Rechtspraak
werkgever/werkneemster
Werkneemster is vanaf 1 februari 2010 in dienst van werkgever, een bakkerij. Ze had een relatie met A, de eigenaar van de bakkerij. Eind december raakt werkneemster zwanger (A is niet de verwekker). Door de broer van A wordt ze per 1 januari 2011 ontslagen. Werkneemster heeft zich op 27 mei 2011 op de nietigheid van het ontslag dan wel de opzegging beroepen. Thans vordert werkgever voorwaardelijke ontbinding van de arbeidsovereenkomst.
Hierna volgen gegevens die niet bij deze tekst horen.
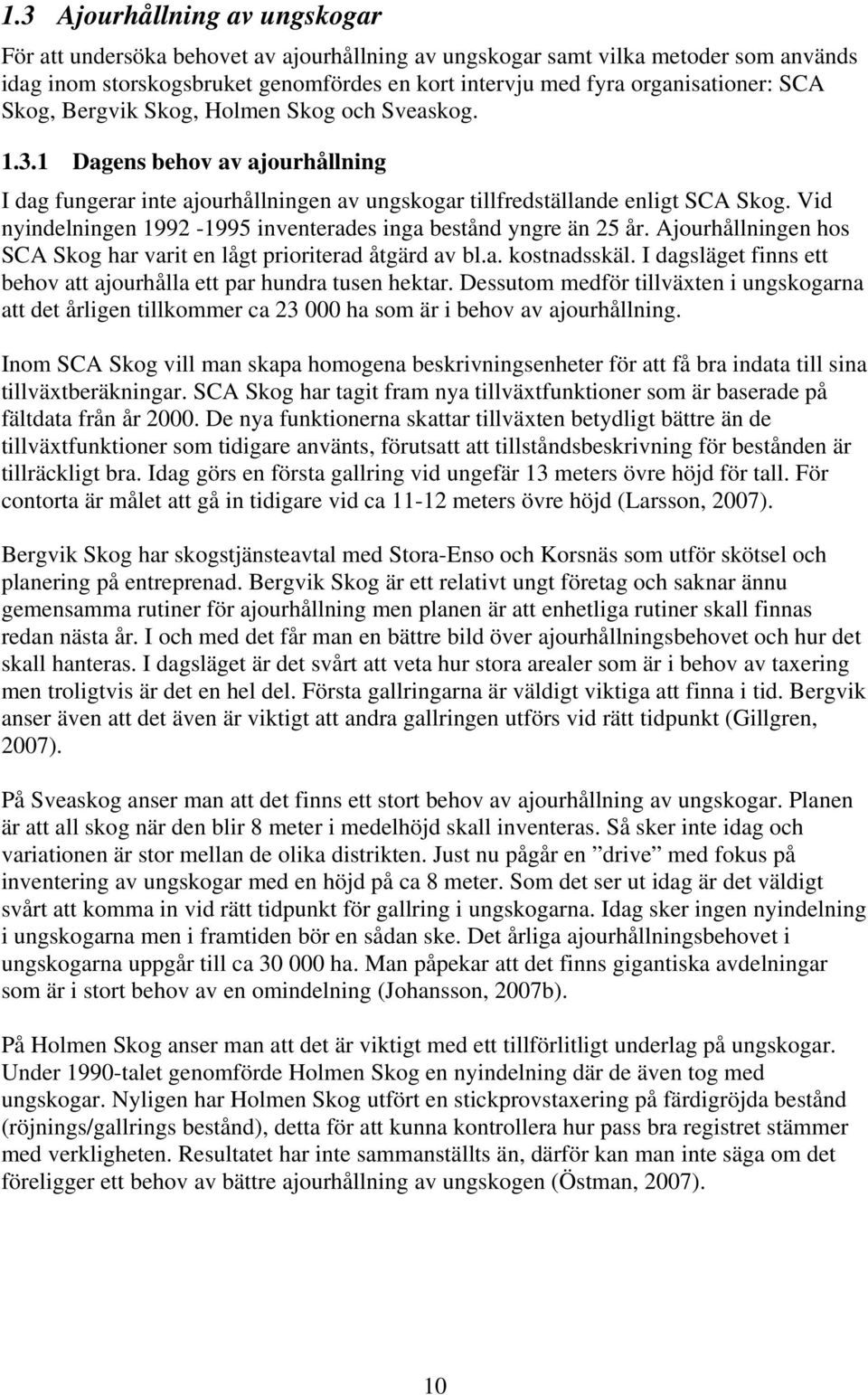 1.3 Ajourhållning av ungskogar

För att undersöka behovet av ajourhållning av ungskogar samt vilka metoder som används idag inom storskogsbruket genomfördes en kort intervju med fyra organisationer: SCA Skog, Bergvik Skog, Holmen Skog och Sveaskog.

1.3.1 Dagens behov av ajourhållning

I dag fungerar inte ajourhållningen av ungskogar tillfredställande enligt SCA Skog. Vid nyindelningen 1992 -1995 inventerades inga bestånd yngre än 25 år. Ajourhållningen hos SCA Skog har varit en lågt prioriterad åtgärd av bl.a. kostnadsskäl. I dagsläget finns ett behov att ajourhålla ett par hundra tusen hektar. Dessutom medför tillväxten i ungskogarna att det årligen tillkommer ca 23 000 ha som är i behov av ajourhållning.

Inom SCA Skog vill man skapa homogena beskrivningsenheter för att få bra indata till sina tillväxtberäkningar. SCA Skog har tagit fram nya tillväxtfunktioner som är baserade på fältdata från år 2000. De nya funktionerna skattar tillväxten betydligt bättre än de tillväxtfunktioner som tidigare använts, förutsatt att tillståndsbeskrivning för bestånden är tillräckligt bra. Idag görs en första gallring vid ungefär 13 meters övre höjd för tall. För contorta är målet att gå in tidigare vid ca 11-12 meters övre höjd (Larsson, 2007).

Bergvik Skog har skogstjänsteavtal med Stora-Enso och Korsnäs som utför skötsel och planering på entreprenad. Bergvik Skog är ett relativt ungt företag och saknar ännu gemensamma rutiner för ajourhållning men planen är att enhetliga rutiner skall finnas redan nästa år. I och med det får man en bättre bild över ajourhållningsbehovet och hur det skall hanteras. I dagsläget är det svårt att veta hur stora arealer som är i behov av taxering men troligtvis är det en hel del. Första gallringarna är väldigt viktiga att finna i tid. Bergvik anser även att det även är viktigt att andra gallringen utförs vid rätt tidpunkt (Gillgren, 2007).

På Sveaskog anser man att det finns ett stort behov av ajourhållning av ungskogar. Planen är att all skog när den blir 8 meter i medelhöjd skall inventeras. Så sker inte idag och variationen är stor mellan de olika distrikten. Just nu pågår en ”drive” med fokus på inventering av ungskogar med en höjd på ca 8 meter. Som det ser ut idag är det väldigt svårt att komma in vid rätt tidpunkt för gallring i ungskogarna. Idag sker ingen nyindelning i ungskogarna men i framtiden bör en sådan ske. Det årliga ajourhållningsbehovet i ungskogarna uppgår till ca 30 000 ha. Man påpekar att det finns gigantiska avdelningar som är i stort behov av en omindelning (Johansson, 2007b).

På Holmen Skog anser man att det är viktigt med ett tillförlitligt underlag på ungskogar. Under 1990-talet genomförde Holmen Skog en nyindelning där de även tog med ungskogar. Nyligen har Holmen Skog utfört en stickprovstaxering på färdigröjda bestånd (röjnings/gallrings bestånd), detta för att kunna kontrollera hur pass bra registret stämmer med verkligheten. Resultatet har inte sammanställts än, därför kan man inte säga om det föreligger ett behov av bättre ajourhållning av ungskogen (Östman, 2007).

10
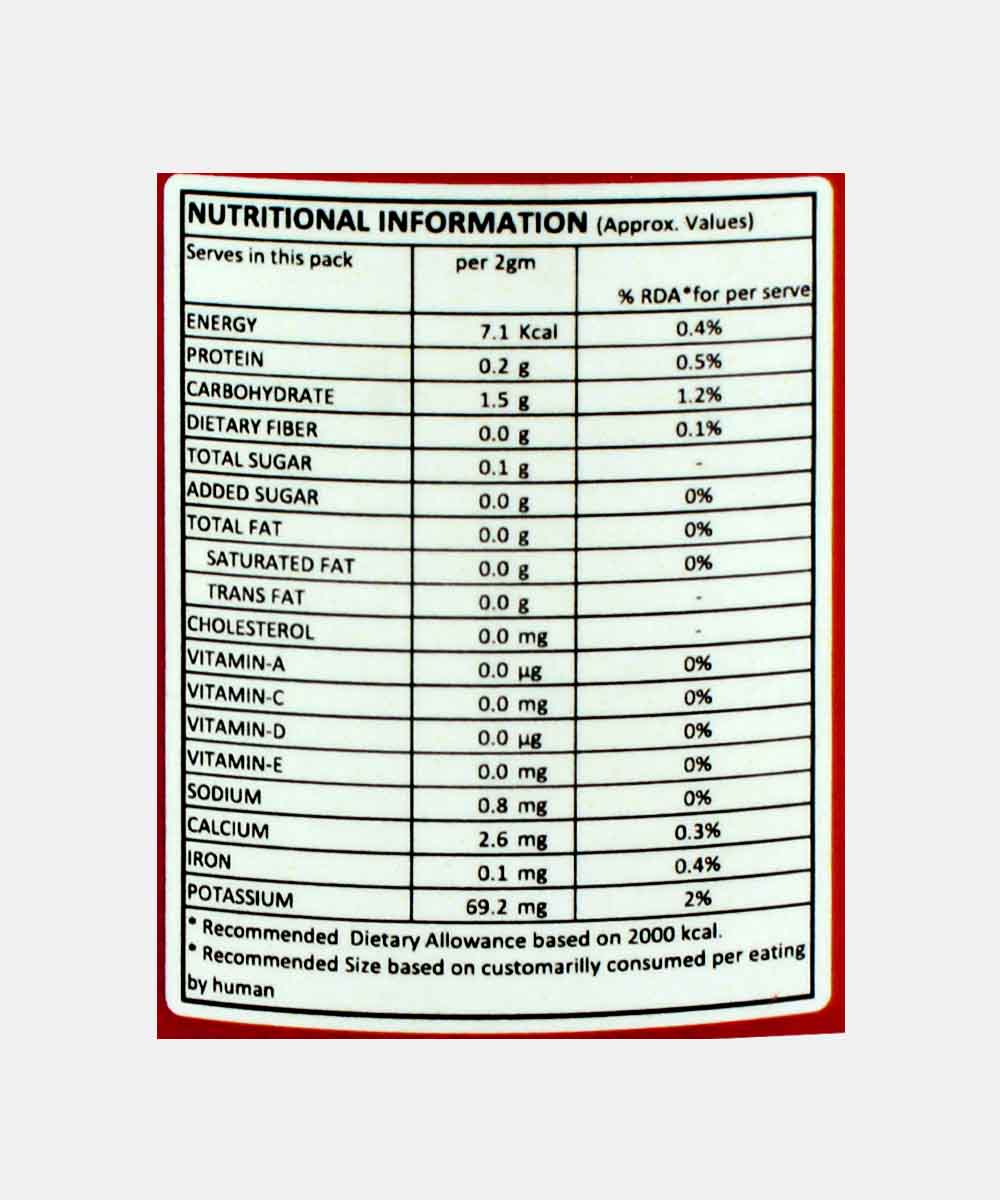 NUTRITIONAL INFORMATION (Approx. Values)

| Serves in this pack | per 2gm | % RDA*for per serve |
|---|---|---|
| ENERGY | 7.1 Kcal | 0.4% |
| PROTEIN | 0.2 g | 0.5% |
| CARBOHYDRATE | 1.5 g | 1.2% |
| DIETARY FIBER | 0.0 g | 0.1% |
| TOTAL SUGAR | 0.1 g | - |
| ADDED SUGAR | 0.0 g | 0% |
| TOTAL FAT | 0.0 g | 0% |
| SATURATED FAT | 0.0 g | 0% |
| TRANS FAT | 0.0 g | - |
| CHOLESTEROL | 0.0 mg | - |
| VITAMIN-A | 0.0 µg | 0% |
| VITAMIN-C | 0.0 mg | 0% |
| VITAMIN-D | 0.0 µg | 0% |
| VITAMIN-E | 0.0 mg | 0% |
| SODIUM | 0.8 mg | 0% |
| CALCIUM | 2.6 mg | 0.3% |
| IRON | 0.1 mg | 0.4% |
| POTASSIUM | 69.2 mg | 2% |

* Recommended Dietary Allowance based on 2000 kcal.
* Recommended Size based on customarilly consumed per eating by human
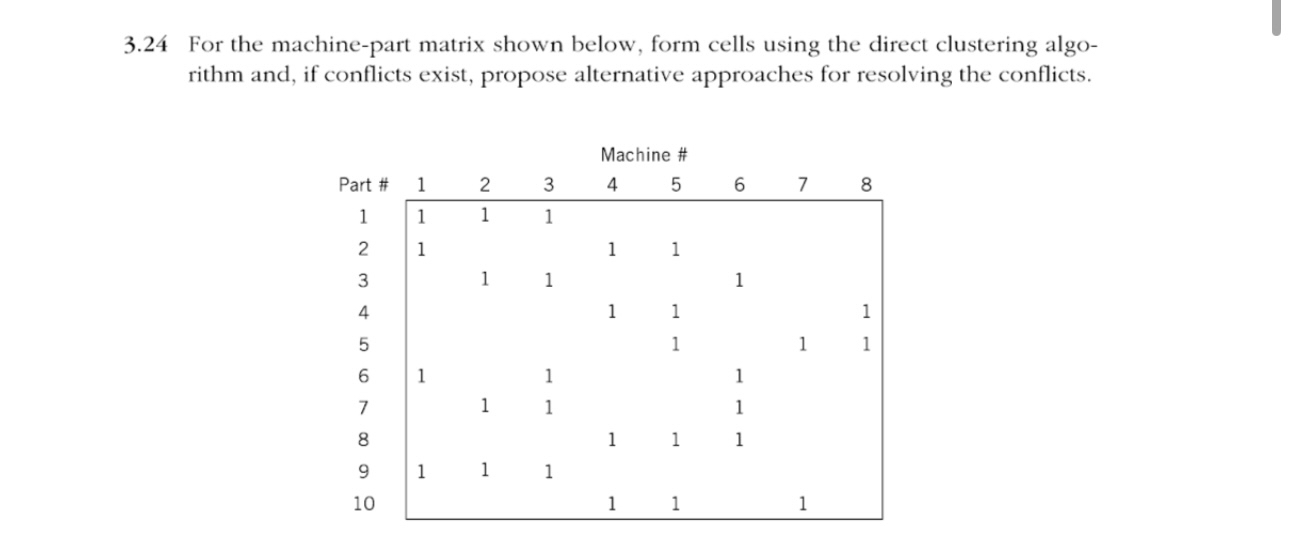 3.24 For the machine-part matrix shown below, form cells using the direct clustering algorithm and, if conflicts exist, propose alternative approaches for resolving the conflicts.

Machine #

| Part # | 1 | 2 | 3 | 4 | 5 | 6 | 7 | 8 |
|---|---|---|---|---|---|---|---|---|
| 1 | 1 | 1 | 1 | | | | | |
| 2 | 1 | | | 1 | 1 | | | |
| 3 | | 1 | 1 | | | 1 | | |
| 4 | | | | 1 | 1 | | | 1 |
| 5 | | | | | 1 | | 1 | 1 |
| 6 | 1 | | 1 | | | 1 | | |
| 7 | | 1 | 1 | | | 1 | | |
| 8 | | | | 1 | 1 | 1 | | |
| 9 | 1 | 1 | 1 | | | | | |
| 10 | | | | 1 | 1 | | 1 | |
De kantonrechter oordeelt als volgt. Het verzoek is ingediend voor het geval dat vast zou komen te staan dat de arbeidsovereenkomst in december 2010 niet met wederzijds goedvinden is geëindigd. Tussen partijen is niet in geschil dat werkneemster op dit moment zwanger is. Tijdens de zwangerschap geldt een opzegverbod (artikel 7:670 lid 2 BW). Hoewel het opzegverbod tijdens zwangerschap niet meebrengt dat ook ontbinding van de arbeidsovereenkomst gedurende deze periode onmogelijk is, zal deze omstandigheid wel in het oordeel over de verzochte ontbinding worden meegewogen. Werkneemster heeft lang niets van zich laten horen. Hoewel ongebruikelijk, is niet aannemelijk geworden dat er door deze omstandigheid een vertrouwensbreuk is ontstaan. De reden voor de beëindiging van de arbeidsovereenkomst ligt kennelijk vooral in de verbroken relatie. Tussen partijen bestaan nog diverse andere conflicten die eventuele terugkeer van werkneemster bemoeilijken en het is niet uitgesloten dat voortzetting van de arbeidsovereenkomst uiteindelijk niet mogelijk zal blijken. Gelet op het strikte karakter van het opzegverbod tijdens zwangerschap, dat zelfs geldt bij beëindiging van de werkzaamheden van de onderneming, worden deze omstandigheden echter onvoldoende geacht om de arbeidsovereenkomst nu reeds tijdens de zwangerschap te ontbinden. Het verzoek wordt afgewezen.